IEEE Trans Image Process. 2021;30:1291-1304. doi: 10.1109/TIP.2020.3042083. Epub 2020 Dec 23.
Deep neural networks (DNNs) are vulnerable to adversarial examples where inputs with imperceptible perturbations mislead DNNs to incorrect results. Despite the potential risk they bring, adversarial examples are also valuable for providing insights into the weakness and blind-spots of DNNs. Thus, the interpretability of a DNN in the adversarial setting aims to explain the rationale behind its decision-making process and makes deeper understanding which results in better practical applications. To address this issue, we try to explain adversarial robustness for deep models from a new perspective of neuron sensitivity which is measured by neuron behavior variation intensity against benign and adversarial examples. In this paper, we first draw the close connection between adversarial robustness and neuron sensitivities, as sensitive neurons make the most non-trivial contributions to model predictions in the adversarial setting. Based on that, we further propose to improve adversarial robustness by stabilizing the behaviors of sensitive neurons. Moreover, we demonstrate that state-of-the-art adversarial training methods improve model robustness by reducing neuron sensitivities, which in turn confirms the strong connections between adversarial robustness and neuron sensitivity. Extensive experiments on various datasets demonstrate that our algorithm effectively achieves excellent results. To the best of our knowledge, we are the first to study adversarial robustness using neuron sensitivities.
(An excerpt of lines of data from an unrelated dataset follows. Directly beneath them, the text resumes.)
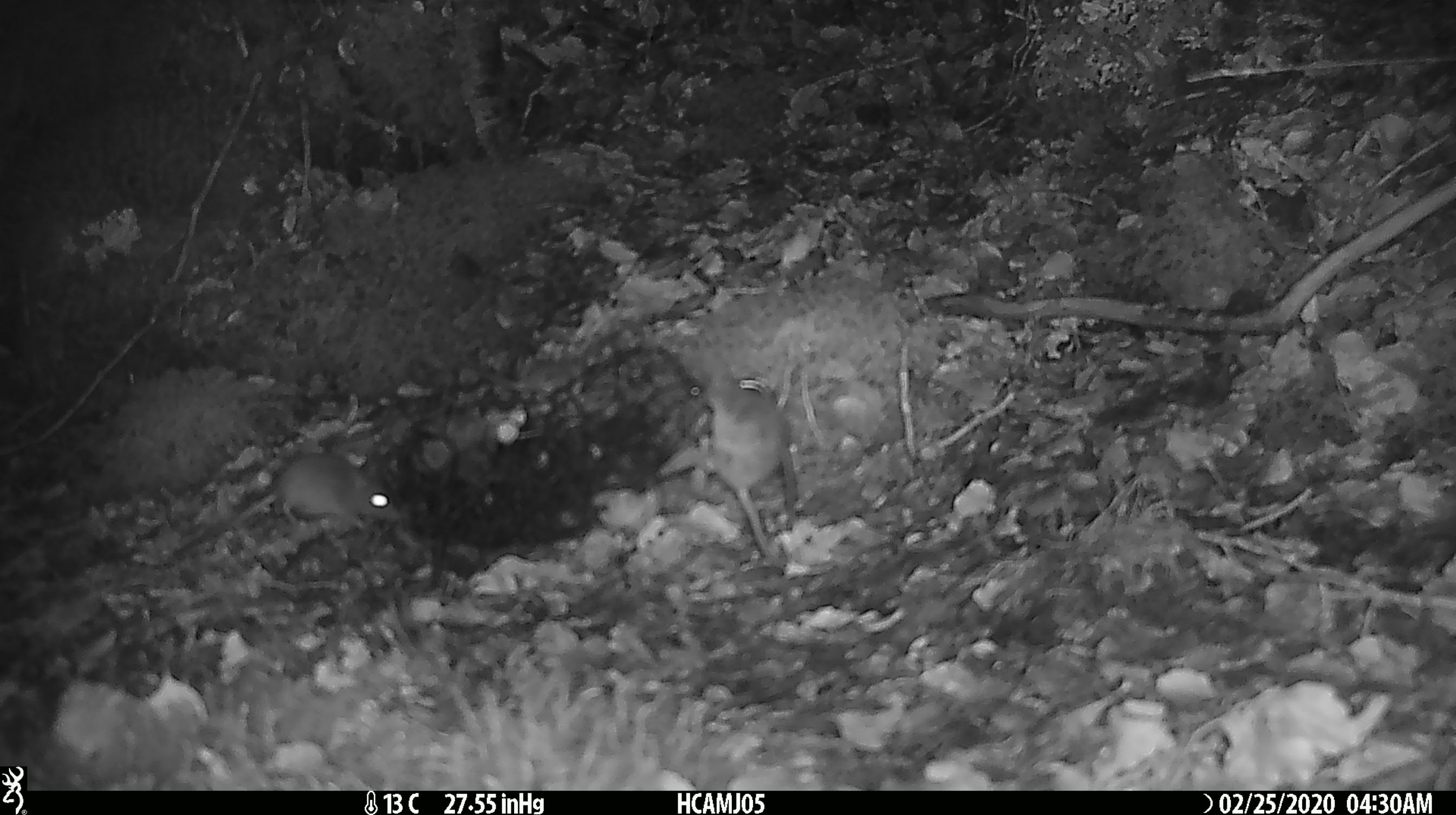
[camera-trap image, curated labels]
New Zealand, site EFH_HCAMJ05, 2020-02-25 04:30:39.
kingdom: Animalia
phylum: Chordata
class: Mammalia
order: Rodentia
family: Muridae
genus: Mus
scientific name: Mus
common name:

深度神经网络 (DNN) 容易受到对抗样本的影响,这些对抗样本中的输入只存在微小的扰动,但却会导致 DNN 给出错误的结果。尽管对抗样本存在潜在风险,但它们也为深入了解 DNN 的弱点和盲点提供了有价值的信息。因此,在对抗环境下,DNN 的可解释性旨在解释其决策过程的基本原理,并实现更深入的理解,从而带来更好的实际应用。为了解决这个问题,我们试图从神经元敏感性的新角度来解释深度模型的对抗鲁棒性,该敏感性通过神经元对良性和对抗样本的行为变化强度来衡量。在本文中,我们首先得出对抗鲁棒性与神经元敏感性之间的紧密联系,因为在对抗环境下,敏感神经元对模型预测做出了最有意义的贡献。在此基础上,我们进一步提出通过稳定敏感神经元的行为来提高对抗鲁棒性。此外,我们证明了最先进的对抗训练方法通过降低神经元敏感性来提高模型的鲁棒性,这反过来又证实了对抗鲁棒性和神经元敏感性之间的紧密联系。在各种数据集上的广泛实验表明,我们的算法能够有效地取得优异的结果。据我们所知,我们是第一个使用神经元敏感性来研究对抗鲁棒性的。